# [Texto fornecido]

São Paulo, domingo, 03 de julho de 2005

Texto Anterior | Próximo Texto | Índice

ÁSIA

Discurso nuclear e trilha de canções patrióticas marcam visita de brasileiro ao país

Comunismo e ódio aos EUA resistem na Coréia do Norte

Magnus Macedo/Folha Imagem
Menino brinca na praça Kim Il-sung, sede de prédios governamentais, cujas dimensões gigantescas a fazem parecer sempre deserta


MAGNUS MACEDO
ESPECIAL PARA A FOLHA, EM PYONGYANG

Quando o avião tocou o solo do Aeroporto Internacional de Pyongyang, foi como pousar num passado de 50 anos. Ao lado da pista de pouso, jaziam aviões enferrujados, ônibus decrépitos e carros antigos. O prédio do aeroporto era despojado ao extremo.
Um grupo com as famosas boinas verdes, típicas do Exército norte-coreano, nos aguardava ao pé das escadas. Dois ônibus esperavam os demais passageiros -em sua maioria, chineses, norte-coreanos e russos. Eu, com certeza, era o único brasileiro, e meus amigos, os únicos americanos.
Os funcionários oficiais se mostraram educados, mas firmes, e não houve troca de sorrisos. Tentei algumas vezes um contato visual amigável, mas não deu certo. Na imigração, a funcionária, dona de um olhar frio, manifestou pouca surpresa ao ver um passaporte ocidental. Era evidente que eles tinham sido informados de nossa chegada. Não é sempre que há jornalistas ocidentais por aqui.


Duas garotinhas se aproximaram. Disseram odiar os americanos. "Elas aprendem isso na escola", disse o monitor


Recolhemos nossas bagagens da esteira sob o olhar vigilante e atento de oficiais militares e funcionários governamentais. Fora das áreas de raio-X, três "monitores" do governo nos aguardavam. Eram amigáveis, mas pareciam nervosos, também. A primeira coisa que nos perguntaram foi se tínhamos computadores ou celulares. Já sabíamos que equipamentos desse tipo não são permitidos na Coréia do Norte, então os entregamos sem hesitar.

# [Dados apresentados]

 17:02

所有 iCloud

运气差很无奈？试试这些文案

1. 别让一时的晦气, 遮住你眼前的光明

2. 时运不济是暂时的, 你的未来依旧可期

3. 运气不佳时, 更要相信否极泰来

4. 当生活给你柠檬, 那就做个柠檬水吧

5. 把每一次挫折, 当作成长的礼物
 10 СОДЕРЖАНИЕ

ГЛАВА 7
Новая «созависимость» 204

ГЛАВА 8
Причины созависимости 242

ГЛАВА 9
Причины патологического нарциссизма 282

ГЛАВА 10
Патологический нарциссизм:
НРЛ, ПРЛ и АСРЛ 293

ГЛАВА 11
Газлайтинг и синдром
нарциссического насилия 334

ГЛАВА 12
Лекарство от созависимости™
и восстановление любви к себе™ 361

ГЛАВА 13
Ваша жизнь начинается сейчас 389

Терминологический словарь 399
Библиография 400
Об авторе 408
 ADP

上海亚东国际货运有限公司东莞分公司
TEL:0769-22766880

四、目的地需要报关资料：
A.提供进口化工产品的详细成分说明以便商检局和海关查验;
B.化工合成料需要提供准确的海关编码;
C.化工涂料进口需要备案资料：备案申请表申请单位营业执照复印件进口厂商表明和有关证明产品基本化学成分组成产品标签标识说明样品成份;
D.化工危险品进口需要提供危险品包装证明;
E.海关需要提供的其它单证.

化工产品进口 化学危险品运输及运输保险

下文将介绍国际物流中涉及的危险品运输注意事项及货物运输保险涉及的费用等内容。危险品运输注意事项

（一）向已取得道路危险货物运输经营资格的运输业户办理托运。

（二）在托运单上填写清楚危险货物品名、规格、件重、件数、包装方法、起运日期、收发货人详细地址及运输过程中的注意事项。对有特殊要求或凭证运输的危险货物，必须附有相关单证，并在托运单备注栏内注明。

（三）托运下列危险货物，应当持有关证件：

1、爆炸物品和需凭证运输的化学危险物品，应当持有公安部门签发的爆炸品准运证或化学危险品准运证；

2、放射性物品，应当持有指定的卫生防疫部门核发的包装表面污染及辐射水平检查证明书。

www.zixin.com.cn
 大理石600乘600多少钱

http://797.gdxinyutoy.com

# [Tarefa]
Reescreva o trecho da reportagem sobre a Coreia do Norte que vai de "Quando o avião" até "os únicos americanos.", inclusive, trocando "passageiros" por "viajantes". Não é preciso usar os dados.

# [Resposta]
Quando o avião tocou o solo do Aeroporto Internacional de Pyongyang, foi como pousar num passado de 50 anos. Ao lado da pista de pouso, jaziam aviões enferrujados, ônibus decrépitos e carros antigos. O prédio do aeroporto era despojado ao extremo.
Um grupo com as famosas boinas verdes, típicas do Exército norte-coreano, nos aguardava ao pé das escadas. Dois ônibus esperavam os demais viajantes -em sua maioria, chineses, norte-coreanos e russos. Eu, com certeza, era o único brasileiro, e meus amigos, os únicos americanos.